Nyan Win said security forces exercised restraint
Speaking to the UN General Assembly, he said "normalcy" had returned to Burma after days of pro-democracy protests.
At least nine people were killed, and possibly many more, when security forces ended days of mass protests.
UN special envoy Ibrahim Gambari has met Burma's military leader General Than Shwe, officials said.
Mr Gambari had been waiting four days to see the general.
No details have emerged of the meeting, but he is in Burma to convey the international community's concerns over the violent crackdown.
He would also have been able to pass on the views of pro-democracy leader Aung San Suu Kyi, whom he met on Sunday.
The general's reaction to Mr Gambari's comments is likely to have been the same as that of the foreign minister Myan Win to the UN, says the BBC's Chris Hogg in Bangkok, in neighbouring Thailand.
In front of an international audience at the general assembly, Nyan Win gave his government's version of events in Burma.
He said "neo-colonialism has reared its ugly head" by trying to spread disinformation about human rights abuses in Burma.
"The situation would not have deteriorated had the initial protest of a small group of activists against the rise in fuel prices had not been exploited by political opportunists," he said.
"They sought to turn the situation into a political showdown aided and abetted by some powerful countries.

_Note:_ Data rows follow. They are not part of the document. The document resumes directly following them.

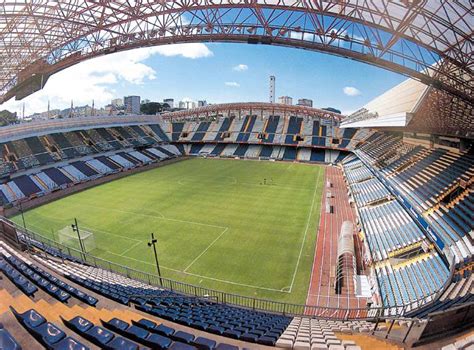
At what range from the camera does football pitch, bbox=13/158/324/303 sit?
16484 mm

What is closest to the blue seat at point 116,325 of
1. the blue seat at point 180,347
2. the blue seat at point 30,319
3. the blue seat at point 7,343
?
the blue seat at point 30,319

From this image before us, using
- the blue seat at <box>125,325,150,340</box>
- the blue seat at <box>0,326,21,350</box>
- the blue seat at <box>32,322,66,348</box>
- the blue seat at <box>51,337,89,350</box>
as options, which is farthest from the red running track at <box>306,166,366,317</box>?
the blue seat at <box>0,326,21,350</box>

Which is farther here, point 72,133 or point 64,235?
point 72,133

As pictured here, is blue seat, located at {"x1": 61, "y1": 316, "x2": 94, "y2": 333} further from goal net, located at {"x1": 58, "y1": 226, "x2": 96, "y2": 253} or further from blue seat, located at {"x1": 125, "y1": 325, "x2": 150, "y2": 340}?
goal net, located at {"x1": 58, "y1": 226, "x2": 96, "y2": 253}

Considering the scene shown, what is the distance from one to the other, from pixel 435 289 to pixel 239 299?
29.7 feet

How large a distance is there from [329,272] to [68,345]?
15465 mm

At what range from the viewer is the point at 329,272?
54.5ft

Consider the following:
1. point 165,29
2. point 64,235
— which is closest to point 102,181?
point 64,235

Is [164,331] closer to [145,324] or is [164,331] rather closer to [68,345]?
[145,324]

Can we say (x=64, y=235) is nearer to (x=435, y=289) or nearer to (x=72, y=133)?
(x=435, y=289)

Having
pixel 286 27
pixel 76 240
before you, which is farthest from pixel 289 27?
pixel 76 240

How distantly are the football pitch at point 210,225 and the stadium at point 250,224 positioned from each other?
0.16m

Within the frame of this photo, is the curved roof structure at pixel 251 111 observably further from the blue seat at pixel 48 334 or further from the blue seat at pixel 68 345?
the blue seat at pixel 68 345

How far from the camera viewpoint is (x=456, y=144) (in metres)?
22.1
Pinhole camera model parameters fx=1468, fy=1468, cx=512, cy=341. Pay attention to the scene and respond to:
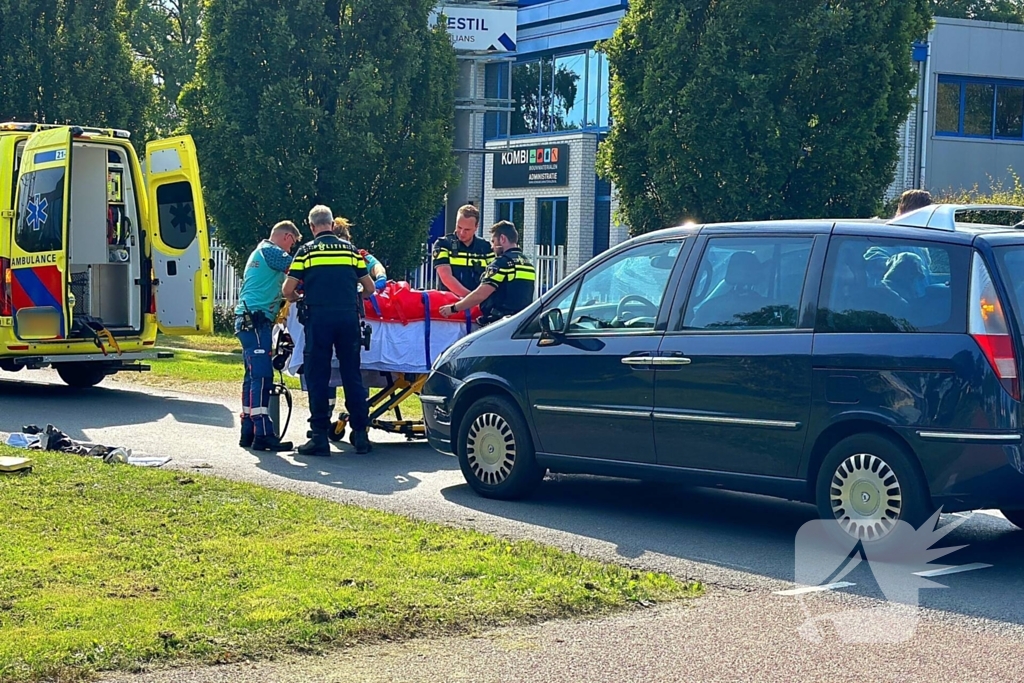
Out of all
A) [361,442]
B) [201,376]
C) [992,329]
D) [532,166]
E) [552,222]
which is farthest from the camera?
[532,166]

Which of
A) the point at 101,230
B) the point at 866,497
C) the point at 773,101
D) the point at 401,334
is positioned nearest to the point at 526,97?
the point at 773,101

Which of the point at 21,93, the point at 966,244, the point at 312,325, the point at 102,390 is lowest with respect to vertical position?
the point at 102,390

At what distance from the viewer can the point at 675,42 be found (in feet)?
60.7

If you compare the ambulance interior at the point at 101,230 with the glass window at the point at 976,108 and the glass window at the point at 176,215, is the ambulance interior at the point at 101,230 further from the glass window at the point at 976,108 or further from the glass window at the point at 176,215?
the glass window at the point at 976,108

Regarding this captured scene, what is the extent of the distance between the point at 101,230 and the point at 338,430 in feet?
16.8

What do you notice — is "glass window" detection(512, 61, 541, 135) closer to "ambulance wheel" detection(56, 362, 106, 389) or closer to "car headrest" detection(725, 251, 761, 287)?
"ambulance wheel" detection(56, 362, 106, 389)

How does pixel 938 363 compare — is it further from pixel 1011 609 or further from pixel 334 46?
pixel 334 46

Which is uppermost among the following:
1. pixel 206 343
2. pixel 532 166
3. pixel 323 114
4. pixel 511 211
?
pixel 323 114

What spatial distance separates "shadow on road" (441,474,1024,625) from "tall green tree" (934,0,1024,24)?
40.8 metres

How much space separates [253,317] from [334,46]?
1187 centimetres

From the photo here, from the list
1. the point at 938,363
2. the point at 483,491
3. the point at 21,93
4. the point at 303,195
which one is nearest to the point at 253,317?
Result: the point at 483,491

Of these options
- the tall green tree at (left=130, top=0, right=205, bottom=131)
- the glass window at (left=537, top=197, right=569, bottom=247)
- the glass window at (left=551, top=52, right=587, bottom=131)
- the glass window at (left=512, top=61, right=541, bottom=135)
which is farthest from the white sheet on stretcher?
the tall green tree at (left=130, top=0, right=205, bottom=131)

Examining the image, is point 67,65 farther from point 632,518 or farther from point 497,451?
point 632,518

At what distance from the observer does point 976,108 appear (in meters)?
34.0
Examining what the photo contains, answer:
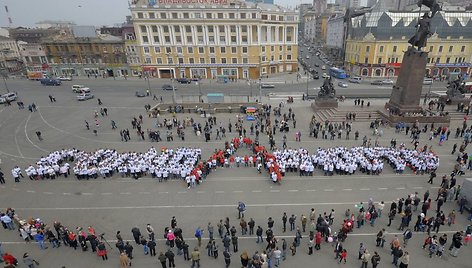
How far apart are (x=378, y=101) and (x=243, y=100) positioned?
2202 centimetres

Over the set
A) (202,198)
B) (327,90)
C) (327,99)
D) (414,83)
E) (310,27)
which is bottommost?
(202,198)

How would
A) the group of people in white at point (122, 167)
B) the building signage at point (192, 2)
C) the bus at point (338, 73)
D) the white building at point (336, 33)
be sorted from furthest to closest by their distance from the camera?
the white building at point (336, 33) → the bus at point (338, 73) → the building signage at point (192, 2) → the group of people in white at point (122, 167)

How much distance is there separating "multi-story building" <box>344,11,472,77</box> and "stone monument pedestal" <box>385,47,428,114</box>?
107ft

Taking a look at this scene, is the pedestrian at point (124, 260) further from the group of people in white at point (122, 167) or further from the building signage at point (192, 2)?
the building signage at point (192, 2)

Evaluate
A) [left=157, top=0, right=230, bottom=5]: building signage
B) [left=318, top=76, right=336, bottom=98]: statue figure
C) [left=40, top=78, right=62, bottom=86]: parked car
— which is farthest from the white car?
[left=318, top=76, right=336, bottom=98]: statue figure

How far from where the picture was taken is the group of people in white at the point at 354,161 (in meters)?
22.5

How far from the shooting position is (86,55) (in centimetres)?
7225

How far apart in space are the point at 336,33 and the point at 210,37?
5149cm

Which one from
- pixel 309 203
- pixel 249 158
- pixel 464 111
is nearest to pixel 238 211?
pixel 309 203

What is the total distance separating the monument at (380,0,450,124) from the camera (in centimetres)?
3216

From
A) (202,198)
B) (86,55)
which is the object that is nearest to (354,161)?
(202,198)

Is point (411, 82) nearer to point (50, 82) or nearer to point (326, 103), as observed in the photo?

"They also took advantage of protests tagged initially by a small group of Buddhist clergy demanding apology for maltreatment of fellow monks by local authorities."
He said that security forces had exercised "utmost restraint" when they stepped in after "the mob became unruly and provocative".
"Normalcy has now returned to Myanmar [Burma]," he said.
Almost two weeks of sustained popular protest, centred in the main city of Rangoon, was halted when police and soldiers moved against protesters late last week.
The authorities said 10 people were killed as the protests were dispersed, though diplomats and activists say the number of dead was many times higher.
On Monday, the centre of Rangoon was almost back to normal, a reporter, who cannot be identified for security reasons, told the BBC.
On Saturday, when Mr Gambari travelled to the new capital Naypidaw, he was allowed to meet only more junior members of the government.
On Sunday, Mr Gambari held talks with detained opposition leader Aung San Suu Kyi in Rangoon - the first foreigner to be permitted to do so for 10 months.